> **TEXTO DEL EJERCICIO**:

▼▼▼

Les dejamos a continuación esta columna publicada el 21 de enero en El Líbero del miembro de nuestro directorio Cristóbal Aguilera.
Siempre me ha parecido notable el comienzo de Grandes Esperanzas de Dickens. Pip, de pronto, como un hecho maravilloso y mágico, cae en la cuenta de que él es él. Lo hace, es cierto, en medio de un cementerio, de noche, apunto de ser amenazado de muerte por un delincuente prófugo de la justicia (¿qué diablos estaba haciendo ahí?). Lo importante es, sin embargo, y para efectos de nuestros desafíos culturales, que Pip se da cuenta de su propia personalidad. Por así decir, se mira al espejo –del alma– y descubre que él es unyo.
Si hay algún consenso en estos tiempos turbulentos, es que el individualismo es algo dañino. La pandemia nos ha ayudado a tomar consciencia de nuestra naturaleza social (aunque sea desde un punto de vista meramente instrumental). Se critica a aquellos que solo buscan su propio bienestar a costa de los demás, como lo hacen los empresarios que exprimen a sus trabajadores a fin de aumentar sus ganancias o como también lo hacen los jóvenes que se trasladan al litoral central a pasarlo bien sin distancia social. La cultura individualista es algo que, sin duda, debemos superar.
Pero el rechazo al individualismo también puede ser ideológico si este supone dejar de mirar por completo al individuo y olvidar su riqueza. En algún sentido, la persona es una parte del todo… pero, a su vez, la persona es un fin en sí mismo. La crítica al individualismo, así, no nos debe llevar a un colectivismo que pasa por alto la dignidad humana (más aún cuando ese colectivismo, como se propone hoy día, es sinónimo de estatismo). El problema, sin embargo, es que poco a poco hemos ido olvidando la relevancia de la dignidad humana, porque hemos también olvidado su fundamento. Así, por ejemplo, no es extraño escuchar reclamos en favor de la dignidad que van acompañados de funas o, incluso, de violencia en contra de los “enemigos” (que se nos olvida que también son personas).

▲▲▲

> **DATOS PARA ANALIZAR**:

▼▼▼

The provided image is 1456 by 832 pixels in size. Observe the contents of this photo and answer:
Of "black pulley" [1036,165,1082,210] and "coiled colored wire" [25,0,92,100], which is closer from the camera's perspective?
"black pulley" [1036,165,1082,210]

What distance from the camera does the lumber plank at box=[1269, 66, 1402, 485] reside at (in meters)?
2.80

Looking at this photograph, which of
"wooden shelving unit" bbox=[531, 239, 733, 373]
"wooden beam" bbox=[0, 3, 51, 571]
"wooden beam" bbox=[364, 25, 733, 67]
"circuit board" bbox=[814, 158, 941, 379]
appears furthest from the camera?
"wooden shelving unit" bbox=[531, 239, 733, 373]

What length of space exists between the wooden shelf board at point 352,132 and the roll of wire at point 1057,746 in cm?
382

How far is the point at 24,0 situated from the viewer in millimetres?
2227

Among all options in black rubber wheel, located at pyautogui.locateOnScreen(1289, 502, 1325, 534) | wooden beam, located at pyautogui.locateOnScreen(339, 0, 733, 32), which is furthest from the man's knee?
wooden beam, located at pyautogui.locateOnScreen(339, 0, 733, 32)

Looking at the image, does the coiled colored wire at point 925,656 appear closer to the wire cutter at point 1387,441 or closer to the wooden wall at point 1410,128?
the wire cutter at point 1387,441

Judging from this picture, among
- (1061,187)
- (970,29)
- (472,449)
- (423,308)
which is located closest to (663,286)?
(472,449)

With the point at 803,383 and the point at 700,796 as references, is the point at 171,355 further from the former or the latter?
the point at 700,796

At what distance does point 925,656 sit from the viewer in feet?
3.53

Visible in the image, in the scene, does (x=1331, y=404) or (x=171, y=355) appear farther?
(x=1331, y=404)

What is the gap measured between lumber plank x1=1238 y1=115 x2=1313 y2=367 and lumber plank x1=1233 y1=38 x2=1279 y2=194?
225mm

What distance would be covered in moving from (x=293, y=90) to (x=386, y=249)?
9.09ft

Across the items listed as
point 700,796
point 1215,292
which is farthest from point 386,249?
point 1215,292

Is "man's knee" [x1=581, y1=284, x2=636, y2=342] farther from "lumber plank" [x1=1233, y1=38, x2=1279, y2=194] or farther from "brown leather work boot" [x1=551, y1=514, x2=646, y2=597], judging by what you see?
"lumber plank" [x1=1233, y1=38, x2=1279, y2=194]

▲▲▲

Prosigue el texto sobre el individualismo y la dignidad humana a partir de su última oración. Los datos proceden de una fuente distinta.

Muchos de nuestros desafíos culturales suponen aceptar (o volver a) lo obvio, y este caso no es la excepción. En este sentido, debemos tomar consciencia –como lo hizo Pip consigo mismo– de que todos somos personas… es decir, de que todos somos valiosos por el hecho de ser tales, de que cada uno de nosotros es único e irrepetible, y de que esta especial singularidad exige un reconocimiento social que es nuestra dignidad. Muchos de los vicios de nuestra época, como el poco valor que le damos a la amistad, el tedio en que permanentemente estamos sumidos, la obsesión por la tecnología, se deben –en cierto modo– a que olvidamos que todos somos un “alguien” que tiene una riqueza inagotable por reconocer (y comunicar).
Si verdaderamente creyéramos esto, es decir, que cada uno es un tesoro por descubrir (y por donarse a los demás), muy diverso sería el panorama actual. Muchos debates contemporáneos serían abordados de distinto modo, como la eutanasia que termina directamente con la vida de una persona que sufre. El reto es, en consecuencia, salir de nosotros mismos, pero no para perdernos en la masa, sino para poder valorar con más perspectiva la riqueza propia y de los demás (de cada uno).